* Activity *
For each line in the data below that holds "http", return a copy.

* Record excerpts *
[Start of section]

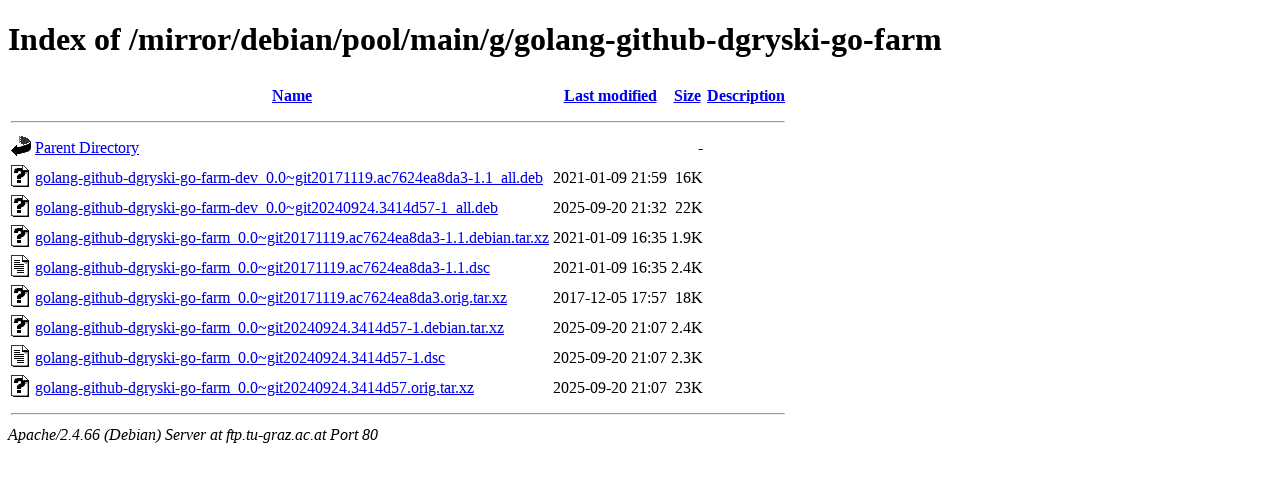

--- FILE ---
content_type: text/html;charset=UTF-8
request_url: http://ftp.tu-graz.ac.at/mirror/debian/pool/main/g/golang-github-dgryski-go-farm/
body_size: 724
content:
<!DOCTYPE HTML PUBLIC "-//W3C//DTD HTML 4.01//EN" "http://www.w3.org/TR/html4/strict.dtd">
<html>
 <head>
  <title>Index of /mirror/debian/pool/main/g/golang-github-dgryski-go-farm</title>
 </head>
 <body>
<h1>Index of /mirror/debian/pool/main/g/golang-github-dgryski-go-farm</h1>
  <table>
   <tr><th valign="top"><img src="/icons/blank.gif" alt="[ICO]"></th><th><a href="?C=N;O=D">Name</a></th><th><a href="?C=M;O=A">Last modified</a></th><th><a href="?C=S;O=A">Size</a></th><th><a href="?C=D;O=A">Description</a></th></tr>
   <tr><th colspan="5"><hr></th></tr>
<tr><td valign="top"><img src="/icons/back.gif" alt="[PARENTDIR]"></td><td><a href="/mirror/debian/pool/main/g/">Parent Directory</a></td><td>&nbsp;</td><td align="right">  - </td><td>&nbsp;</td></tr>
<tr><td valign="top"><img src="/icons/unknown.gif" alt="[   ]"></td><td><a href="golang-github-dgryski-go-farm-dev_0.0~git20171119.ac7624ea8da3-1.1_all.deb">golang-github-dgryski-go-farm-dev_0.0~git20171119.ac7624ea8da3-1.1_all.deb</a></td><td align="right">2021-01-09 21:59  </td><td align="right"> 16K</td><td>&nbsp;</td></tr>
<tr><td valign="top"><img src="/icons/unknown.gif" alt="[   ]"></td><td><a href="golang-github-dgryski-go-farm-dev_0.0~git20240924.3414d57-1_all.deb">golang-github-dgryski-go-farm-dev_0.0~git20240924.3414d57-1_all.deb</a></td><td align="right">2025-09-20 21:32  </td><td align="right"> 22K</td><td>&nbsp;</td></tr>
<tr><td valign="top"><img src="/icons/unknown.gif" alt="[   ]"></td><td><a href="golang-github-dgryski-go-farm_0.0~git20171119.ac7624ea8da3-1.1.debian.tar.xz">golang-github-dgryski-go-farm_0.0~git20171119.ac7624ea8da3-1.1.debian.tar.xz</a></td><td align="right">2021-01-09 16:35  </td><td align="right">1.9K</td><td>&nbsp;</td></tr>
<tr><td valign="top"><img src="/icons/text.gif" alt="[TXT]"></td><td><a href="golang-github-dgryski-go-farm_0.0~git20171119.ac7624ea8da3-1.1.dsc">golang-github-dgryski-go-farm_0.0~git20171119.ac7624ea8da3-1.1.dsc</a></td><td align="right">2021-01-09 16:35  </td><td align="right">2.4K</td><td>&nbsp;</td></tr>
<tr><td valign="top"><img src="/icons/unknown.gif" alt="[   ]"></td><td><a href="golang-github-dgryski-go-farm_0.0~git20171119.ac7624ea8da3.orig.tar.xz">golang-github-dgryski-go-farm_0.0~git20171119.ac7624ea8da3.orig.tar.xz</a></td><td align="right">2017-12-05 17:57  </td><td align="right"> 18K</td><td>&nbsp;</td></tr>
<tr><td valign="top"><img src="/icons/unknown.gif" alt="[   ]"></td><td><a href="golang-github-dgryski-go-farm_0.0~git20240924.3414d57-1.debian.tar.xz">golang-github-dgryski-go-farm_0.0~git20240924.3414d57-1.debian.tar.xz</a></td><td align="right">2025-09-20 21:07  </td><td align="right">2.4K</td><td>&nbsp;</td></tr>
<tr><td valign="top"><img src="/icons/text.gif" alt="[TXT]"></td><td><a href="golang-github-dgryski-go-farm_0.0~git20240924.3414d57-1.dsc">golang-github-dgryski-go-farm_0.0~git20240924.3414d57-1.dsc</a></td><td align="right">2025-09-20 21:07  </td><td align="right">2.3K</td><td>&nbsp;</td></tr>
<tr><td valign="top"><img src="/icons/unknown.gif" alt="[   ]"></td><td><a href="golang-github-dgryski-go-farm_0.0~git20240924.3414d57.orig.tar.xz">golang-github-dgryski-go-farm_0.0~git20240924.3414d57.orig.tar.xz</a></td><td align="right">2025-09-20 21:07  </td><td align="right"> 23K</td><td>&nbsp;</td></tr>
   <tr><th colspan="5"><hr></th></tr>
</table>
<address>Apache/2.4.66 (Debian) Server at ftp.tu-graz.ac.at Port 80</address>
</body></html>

[End of section]

* Output for this task *
request_url: http://ftp.tu-graz.ac.at/mirror/debian/pool/main/g/golang-github-dgryski-go-farm/
<!DOCTYPE HTML PUBLIC "-//W3C//DTD HTML 4.01//EN" "http://www.w3.org/TR/html4/strict.dtd">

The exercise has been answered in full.